The hidden risk that controls every other hiring risk: disengaged key leaders
Fix the leader first by installing real accountability, coaching or replacement, and every other hiring risk becomes manageable.
TJ Kastning
When a hiring leader is disengaged, every other risk multiplies. Environmental risk rises because culture and role design are unmanaged. Candidate risk rises because interviews drift and noise replaces signal. Process risk rises because accountability slips and no one owns decisions. Onboarding-retention risk rises because new hires walk into ambiguity. This is not how A level organizations operation.
The hiring authority’s low engagement and the absence of upstream leadership attention show exactly how one disengaged leader can destabilize the entire system.
Start with the lever you control: leadership accountability
Fix the leader first, then proceed with the hire. In construction, we accept that a building needs a level foundation. Hiring is no different. Before pouring talent onto the jobsite, set the forms.
- Coaching intervention
Give the accountable leader a 45-minute Commitment Session that clarifies role outcomes, interview participation, and 90-day onboarding ownership. Teach interview lanes, define hiring accountabilities, and design the candidate’s first-30-60-90 plan. - Leadership performance accountability
Create a simple scorecard leaders actually feel. Examples: interview attendance, 24-hour feedback turnaround, quality-of-hire indicators at 30-60-90 days, and first-year retention. Publish results to the executive sponsor monthly. - Replace or reassign if needed
If the leader will not engage, reroute accountability to a different capable leader. If no such option exists, replace the leader. Then proceed with the hire.
Why this is both the biggest and easiest risk to resolve
- Biggest: One person’s disengagement compounds environmental, candidate, process, and retention risks at once.
- Easiest: It requires a managerial decision, not market luck. You do not need a perfect candidate pool to correct it. You need will, clarity, and follow-through.
Practical field signals that your leader is the risk
- Missed calls, slow or absent feedback, or “just bring me candidates and I’ll react.”
- “Post-hire only” mindset and minimal interest in pre-hire planning.
- High criticality toward others with low self-ownership.

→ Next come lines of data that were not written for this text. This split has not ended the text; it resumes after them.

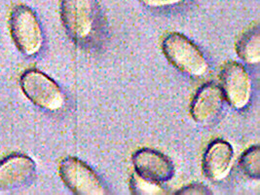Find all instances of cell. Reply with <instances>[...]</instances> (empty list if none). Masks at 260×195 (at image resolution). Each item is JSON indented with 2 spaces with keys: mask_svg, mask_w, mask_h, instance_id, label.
Listing matches in <instances>:
<instances>
[{
  "mask_svg": "<svg viewBox=\"0 0 260 195\" xmlns=\"http://www.w3.org/2000/svg\"><path fill=\"white\" fill-rule=\"evenodd\" d=\"M221 90L224 99L237 110L246 108L251 97V80L248 71L238 61H228L221 73Z\"/></svg>",
  "mask_w": 260,
  "mask_h": 195,
  "instance_id": "cell-6",
  "label": "cell"
},
{
  "mask_svg": "<svg viewBox=\"0 0 260 195\" xmlns=\"http://www.w3.org/2000/svg\"><path fill=\"white\" fill-rule=\"evenodd\" d=\"M62 24L77 42L86 40L95 26V6L93 0H60Z\"/></svg>",
  "mask_w": 260,
  "mask_h": 195,
  "instance_id": "cell-5",
  "label": "cell"
},
{
  "mask_svg": "<svg viewBox=\"0 0 260 195\" xmlns=\"http://www.w3.org/2000/svg\"><path fill=\"white\" fill-rule=\"evenodd\" d=\"M130 188L133 194L153 195L165 193L163 187L161 186V183H155L147 179H144L136 172L131 178Z\"/></svg>",
  "mask_w": 260,
  "mask_h": 195,
  "instance_id": "cell-13",
  "label": "cell"
},
{
  "mask_svg": "<svg viewBox=\"0 0 260 195\" xmlns=\"http://www.w3.org/2000/svg\"><path fill=\"white\" fill-rule=\"evenodd\" d=\"M59 174L62 183L74 194L107 193L106 187L95 171L80 159L72 156L61 159L59 164Z\"/></svg>",
  "mask_w": 260,
  "mask_h": 195,
  "instance_id": "cell-4",
  "label": "cell"
},
{
  "mask_svg": "<svg viewBox=\"0 0 260 195\" xmlns=\"http://www.w3.org/2000/svg\"><path fill=\"white\" fill-rule=\"evenodd\" d=\"M162 50L168 61L179 72L192 77H201L208 72L206 57L189 38L172 32L164 38Z\"/></svg>",
  "mask_w": 260,
  "mask_h": 195,
  "instance_id": "cell-2",
  "label": "cell"
},
{
  "mask_svg": "<svg viewBox=\"0 0 260 195\" xmlns=\"http://www.w3.org/2000/svg\"><path fill=\"white\" fill-rule=\"evenodd\" d=\"M143 5L152 7V8H160L166 6H172L182 2L183 0H140Z\"/></svg>",
  "mask_w": 260,
  "mask_h": 195,
  "instance_id": "cell-15",
  "label": "cell"
},
{
  "mask_svg": "<svg viewBox=\"0 0 260 195\" xmlns=\"http://www.w3.org/2000/svg\"><path fill=\"white\" fill-rule=\"evenodd\" d=\"M224 100L220 86L213 82L202 86L190 106L192 118L202 124L212 121L220 112Z\"/></svg>",
  "mask_w": 260,
  "mask_h": 195,
  "instance_id": "cell-10",
  "label": "cell"
},
{
  "mask_svg": "<svg viewBox=\"0 0 260 195\" xmlns=\"http://www.w3.org/2000/svg\"><path fill=\"white\" fill-rule=\"evenodd\" d=\"M210 190L201 183H193L178 190L177 194H209Z\"/></svg>",
  "mask_w": 260,
  "mask_h": 195,
  "instance_id": "cell-14",
  "label": "cell"
},
{
  "mask_svg": "<svg viewBox=\"0 0 260 195\" xmlns=\"http://www.w3.org/2000/svg\"><path fill=\"white\" fill-rule=\"evenodd\" d=\"M9 31L15 46L25 56H35L43 46L40 22L35 11L24 4L13 7L9 16Z\"/></svg>",
  "mask_w": 260,
  "mask_h": 195,
  "instance_id": "cell-1",
  "label": "cell"
},
{
  "mask_svg": "<svg viewBox=\"0 0 260 195\" xmlns=\"http://www.w3.org/2000/svg\"><path fill=\"white\" fill-rule=\"evenodd\" d=\"M236 52L242 61L254 64L260 61V31L258 24H255L240 37L236 43Z\"/></svg>",
  "mask_w": 260,
  "mask_h": 195,
  "instance_id": "cell-11",
  "label": "cell"
},
{
  "mask_svg": "<svg viewBox=\"0 0 260 195\" xmlns=\"http://www.w3.org/2000/svg\"><path fill=\"white\" fill-rule=\"evenodd\" d=\"M133 165L138 175L155 183L169 182L175 175L173 162L162 152L142 148L133 155Z\"/></svg>",
  "mask_w": 260,
  "mask_h": 195,
  "instance_id": "cell-7",
  "label": "cell"
},
{
  "mask_svg": "<svg viewBox=\"0 0 260 195\" xmlns=\"http://www.w3.org/2000/svg\"><path fill=\"white\" fill-rule=\"evenodd\" d=\"M20 86L24 96L42 110L56 111L66 104V96L60 87L40 71H25L20 77Z\"/></svg>",
  "mask_w": 260,
  "mask_h": 195,
  "instance_id": "cell-3",
  "label": "cell"
},
{
  "mask_svg": "<svg viewBox=\"0 0 260 195\" xmlns=\"http://www.w3.org/2000/svg\"><path fill=\"white\" fill-rule=\"evenodd\" d=\"M234 163L232 146L222 140H216L208 146L203 157V170L208 179L220 182L227 178Z\"/></svg>",
  "mask_w": 260,
  "mask_h": 195,
  "instance_id": "cell-9",
  "label": "cell"
},
{
  "mask_svg": "<svg viewBox=\"0 0 260 195\" xmlns=\"http://www.w3.org/2000/svg\"><path fill=\"white\" fill-rule=\"evenodd\" d=\"M34 159L12 154L0 161V190H11L27 183L36 174Z\"/></svg>",
  "mask_w": 260,
  "mask_h": 195,
  "instance_id": "cell-8",
  "label": "cell"
},
{
  "mask_svg": "<svg viewBox=\"0 0 260 195\" xmlns=\"http://www.w3.org/2000/svg\"><path fill=\"white\" fill-rule=\"evenodd\" d=\"M240 168L242 172L252 180H259L260 149L259 146H253L247 149L241 156Z\"/></svg>",
  "mask_w": 260,
  "mask_h": 195,
  "instance_id": "cell-12",
  "label": "cell"
}]
</instances>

- Absent or overloaded senior leader leaving no upward accountability.
The Accountability Playbook we install before Day 1
- Name the accountable leader of record for the hire’s success.
- Run a 45-minute Leader Commitment Session and capture explicit expectations in writing.
- Map relational compatibility with a behavioral profile and translate it into day-to-day working agreements.
- Stage-gate interviews with a feedback SLA and decision owner at each step.
- Preboarding checklist with the leader’s first-week touchpoints, mentors, and work plan.
- 90-day scorecard owned by the leader, with weekly 1:1s and two-way feedback.
- Escalation path to the executive sponsor if any SLA or ownership slips.
Objections you will hear, and how to answer
- “I’m buried. Just bring me someone.”
Answer: That is exactly why we need a plan. A 45-minute reset today saves hundreds of wasted hours later. - “HR will handle onboarding.”
Answer: HR enables. The leader owns. The work experience lives under the leader’s supervision. - “We can coach after the hire.”
Answer: Coaching after a shaky start is rehab. Coaching before is risk prevention.
Short quotes to keep us honest
- “There is nothing so useless as doing efficiently that which should not be done at all.” Peter Drucker, The Effective Executive
- “There are no bad teams, only bad leaders.” Jocko Willink, Extreme Ownership
- “If you could get all the people in an organization rowing in the same direction, you could dominate any industry.” Patrick Lencioni, The Five Dysfunctions of a Team
- “Great vision without great people is irrelevant.” Jim Collins, Good to Great
What this looks like in practice
- We surface disengagement early and escalate respectfully to the executive sponsor.
- We do not recommend proceeding with a hire until that accountability exists. Then we move fast on the search and hire.